Request
In the listing below, present the lines as a Markdown table with the columns Row and Line, starting with the line that contains "Taking a look at" and going on through the line that contains "Result: point 173,46". Number each row and leave out blank lines.

(Dataset excerpt)
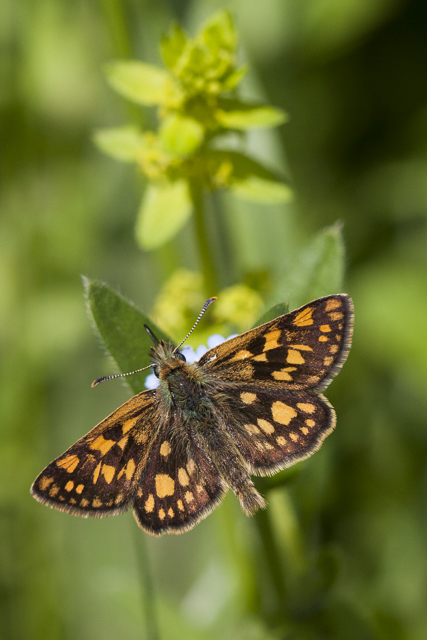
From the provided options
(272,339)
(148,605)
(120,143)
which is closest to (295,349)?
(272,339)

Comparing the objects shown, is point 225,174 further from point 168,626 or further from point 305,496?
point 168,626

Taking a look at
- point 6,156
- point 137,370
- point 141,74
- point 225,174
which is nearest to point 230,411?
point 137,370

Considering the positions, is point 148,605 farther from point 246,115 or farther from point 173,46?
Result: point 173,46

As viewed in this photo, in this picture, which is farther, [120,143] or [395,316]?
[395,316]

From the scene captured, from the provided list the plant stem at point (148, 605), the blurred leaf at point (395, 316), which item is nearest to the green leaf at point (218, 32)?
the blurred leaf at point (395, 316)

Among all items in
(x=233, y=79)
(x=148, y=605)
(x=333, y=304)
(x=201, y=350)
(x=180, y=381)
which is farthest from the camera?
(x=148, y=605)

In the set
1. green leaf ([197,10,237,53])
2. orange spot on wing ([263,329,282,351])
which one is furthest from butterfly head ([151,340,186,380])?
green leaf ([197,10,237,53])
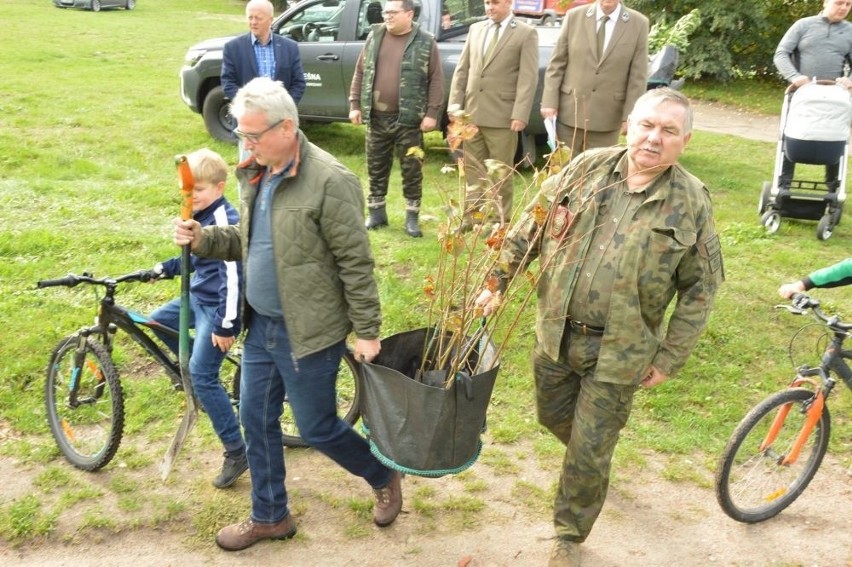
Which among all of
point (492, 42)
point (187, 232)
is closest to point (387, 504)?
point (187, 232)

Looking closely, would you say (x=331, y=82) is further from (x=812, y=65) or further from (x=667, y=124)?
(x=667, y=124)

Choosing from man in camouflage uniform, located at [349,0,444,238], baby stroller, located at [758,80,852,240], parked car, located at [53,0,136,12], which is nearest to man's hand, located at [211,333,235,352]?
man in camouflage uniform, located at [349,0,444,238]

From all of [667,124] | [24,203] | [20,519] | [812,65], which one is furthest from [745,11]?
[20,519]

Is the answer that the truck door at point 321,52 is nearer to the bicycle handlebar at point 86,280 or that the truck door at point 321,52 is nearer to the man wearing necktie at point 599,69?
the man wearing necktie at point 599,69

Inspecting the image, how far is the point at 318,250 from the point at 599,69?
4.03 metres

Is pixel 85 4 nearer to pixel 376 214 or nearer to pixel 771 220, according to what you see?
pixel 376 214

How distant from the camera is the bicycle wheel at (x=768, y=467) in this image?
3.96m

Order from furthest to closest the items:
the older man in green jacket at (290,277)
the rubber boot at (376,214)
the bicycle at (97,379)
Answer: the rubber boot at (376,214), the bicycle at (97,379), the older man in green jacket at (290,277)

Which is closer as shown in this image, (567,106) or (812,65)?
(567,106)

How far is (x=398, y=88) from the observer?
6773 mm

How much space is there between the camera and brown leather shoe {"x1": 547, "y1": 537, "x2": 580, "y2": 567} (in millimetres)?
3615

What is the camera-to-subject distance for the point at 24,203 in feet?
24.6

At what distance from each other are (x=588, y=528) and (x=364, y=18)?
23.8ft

Finished task
| Row | Line |
|---|---|
| 1 | Taking a look at |
| 2 | - point 6,156 |
| 3 | - point 137,370 |
| 4 | - point 141,74 |
| 5 | - point 225,174 |
| 6 | which is nearest to point 230,411? |
| 7 | point 137,370 |
| 8 | Considering the positions, is point 148,605 farther from point 246,115 or farther from point 173,46? |
| 9 | Result: point 173,46 |